Input material below:

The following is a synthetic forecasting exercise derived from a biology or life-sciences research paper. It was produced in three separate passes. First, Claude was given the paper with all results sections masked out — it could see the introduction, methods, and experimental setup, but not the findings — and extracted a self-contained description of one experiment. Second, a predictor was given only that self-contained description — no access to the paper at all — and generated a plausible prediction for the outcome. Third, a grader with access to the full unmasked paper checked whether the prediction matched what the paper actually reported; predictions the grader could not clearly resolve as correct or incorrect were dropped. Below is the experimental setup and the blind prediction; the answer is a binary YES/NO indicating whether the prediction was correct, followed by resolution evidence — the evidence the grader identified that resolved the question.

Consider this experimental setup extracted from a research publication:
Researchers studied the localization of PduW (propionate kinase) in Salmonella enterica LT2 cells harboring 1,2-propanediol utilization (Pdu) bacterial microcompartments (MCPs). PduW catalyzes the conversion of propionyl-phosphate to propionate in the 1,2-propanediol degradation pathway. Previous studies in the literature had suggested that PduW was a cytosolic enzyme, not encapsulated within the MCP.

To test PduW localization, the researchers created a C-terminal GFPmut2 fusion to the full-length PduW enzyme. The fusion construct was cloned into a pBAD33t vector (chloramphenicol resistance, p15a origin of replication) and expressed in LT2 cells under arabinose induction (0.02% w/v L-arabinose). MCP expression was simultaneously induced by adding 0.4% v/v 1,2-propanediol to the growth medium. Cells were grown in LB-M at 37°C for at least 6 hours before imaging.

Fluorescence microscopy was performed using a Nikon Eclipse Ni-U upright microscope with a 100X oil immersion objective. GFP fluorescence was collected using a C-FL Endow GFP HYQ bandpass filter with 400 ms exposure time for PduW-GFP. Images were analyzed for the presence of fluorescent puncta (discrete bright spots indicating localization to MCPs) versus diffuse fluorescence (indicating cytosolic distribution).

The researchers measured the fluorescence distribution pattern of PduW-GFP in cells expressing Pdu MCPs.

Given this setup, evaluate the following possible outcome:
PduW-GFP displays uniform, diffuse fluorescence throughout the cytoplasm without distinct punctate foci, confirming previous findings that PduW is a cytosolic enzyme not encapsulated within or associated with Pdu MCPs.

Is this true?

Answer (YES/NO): NO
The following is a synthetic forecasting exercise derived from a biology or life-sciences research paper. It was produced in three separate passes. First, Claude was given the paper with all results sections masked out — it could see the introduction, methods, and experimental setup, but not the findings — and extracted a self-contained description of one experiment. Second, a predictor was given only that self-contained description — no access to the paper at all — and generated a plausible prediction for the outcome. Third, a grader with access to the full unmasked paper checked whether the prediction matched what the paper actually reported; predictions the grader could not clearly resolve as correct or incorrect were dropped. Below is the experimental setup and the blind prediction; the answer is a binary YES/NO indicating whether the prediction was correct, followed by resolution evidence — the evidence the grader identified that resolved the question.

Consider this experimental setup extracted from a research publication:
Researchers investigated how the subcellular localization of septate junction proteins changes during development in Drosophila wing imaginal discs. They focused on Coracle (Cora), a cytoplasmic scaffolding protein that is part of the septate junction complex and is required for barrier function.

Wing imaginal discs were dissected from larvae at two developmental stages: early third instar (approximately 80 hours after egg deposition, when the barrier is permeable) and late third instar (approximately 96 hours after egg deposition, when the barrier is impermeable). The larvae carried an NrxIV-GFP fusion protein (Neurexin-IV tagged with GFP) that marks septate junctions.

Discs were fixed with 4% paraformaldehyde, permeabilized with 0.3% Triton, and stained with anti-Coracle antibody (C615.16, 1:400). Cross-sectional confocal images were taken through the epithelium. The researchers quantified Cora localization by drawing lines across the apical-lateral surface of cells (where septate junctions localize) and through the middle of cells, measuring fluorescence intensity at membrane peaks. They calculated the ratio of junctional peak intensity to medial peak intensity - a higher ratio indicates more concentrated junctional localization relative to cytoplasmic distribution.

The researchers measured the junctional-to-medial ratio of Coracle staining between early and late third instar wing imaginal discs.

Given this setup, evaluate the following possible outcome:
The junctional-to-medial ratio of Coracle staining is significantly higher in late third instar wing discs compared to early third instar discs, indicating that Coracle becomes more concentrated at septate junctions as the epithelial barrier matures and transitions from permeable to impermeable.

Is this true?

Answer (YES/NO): YES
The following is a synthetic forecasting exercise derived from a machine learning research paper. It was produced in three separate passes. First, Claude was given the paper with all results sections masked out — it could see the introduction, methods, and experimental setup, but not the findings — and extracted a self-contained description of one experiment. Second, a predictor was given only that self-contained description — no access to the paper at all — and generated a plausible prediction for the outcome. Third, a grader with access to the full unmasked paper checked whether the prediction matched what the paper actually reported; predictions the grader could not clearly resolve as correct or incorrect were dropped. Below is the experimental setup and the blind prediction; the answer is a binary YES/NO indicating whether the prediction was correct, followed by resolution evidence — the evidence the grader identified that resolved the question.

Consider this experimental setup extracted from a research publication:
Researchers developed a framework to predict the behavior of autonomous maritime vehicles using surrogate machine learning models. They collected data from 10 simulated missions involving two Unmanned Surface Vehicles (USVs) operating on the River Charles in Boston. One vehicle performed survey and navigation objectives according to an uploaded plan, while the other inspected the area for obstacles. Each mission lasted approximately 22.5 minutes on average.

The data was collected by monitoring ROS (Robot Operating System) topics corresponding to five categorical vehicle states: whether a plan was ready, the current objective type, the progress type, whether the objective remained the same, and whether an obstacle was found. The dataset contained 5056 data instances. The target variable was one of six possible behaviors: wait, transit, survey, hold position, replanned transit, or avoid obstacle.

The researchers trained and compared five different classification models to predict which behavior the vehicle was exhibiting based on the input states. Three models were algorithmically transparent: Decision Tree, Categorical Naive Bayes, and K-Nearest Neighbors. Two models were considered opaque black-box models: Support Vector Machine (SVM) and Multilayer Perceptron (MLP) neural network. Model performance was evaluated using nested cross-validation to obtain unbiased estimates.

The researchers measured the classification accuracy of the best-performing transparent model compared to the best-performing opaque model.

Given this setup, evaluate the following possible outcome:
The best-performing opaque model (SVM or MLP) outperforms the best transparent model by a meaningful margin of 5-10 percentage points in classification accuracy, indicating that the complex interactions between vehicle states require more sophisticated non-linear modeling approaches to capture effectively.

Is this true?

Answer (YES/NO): NO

End of Input material.

→ Work to be completed
Please write out, exactly as they appear above, only the lines in the stretch from the line with "To test PduW" through the line with "Fluorescence microscopy was".

→ Completed task
To test PduW localization, the researchers created a C-terminal GFPmut2 fusion to the full-length PduW enzyme. The fusion construct was cloned into a pBAD33t vector (chloramphenicol resistance, p15a origin of replication) and expressed in LT2 cells under arabinose induction (0.02% w/v L-arabinose). MCP expression was simultaneously induced by adding 0.4% v/v 1,2-propanediol to the growth medium. Cells were grown in LB-M at 37°C for at least 6 hours before imaging.

Fluorescence microscopy was performed using a Nikon Eclipse Ni-U upright microscope with a 100X oil immersion objective. GFP fluorescence was collected using a C-FL Endow GFP HYQ bandpass filter with 400 ms exposure time for PduW-GFP. Images were analyzed for the presence of fluorescent puncta (discrete bright spots indicating localization to MCPs) versus diffuse fluorescence (indicating cytosolic distribution).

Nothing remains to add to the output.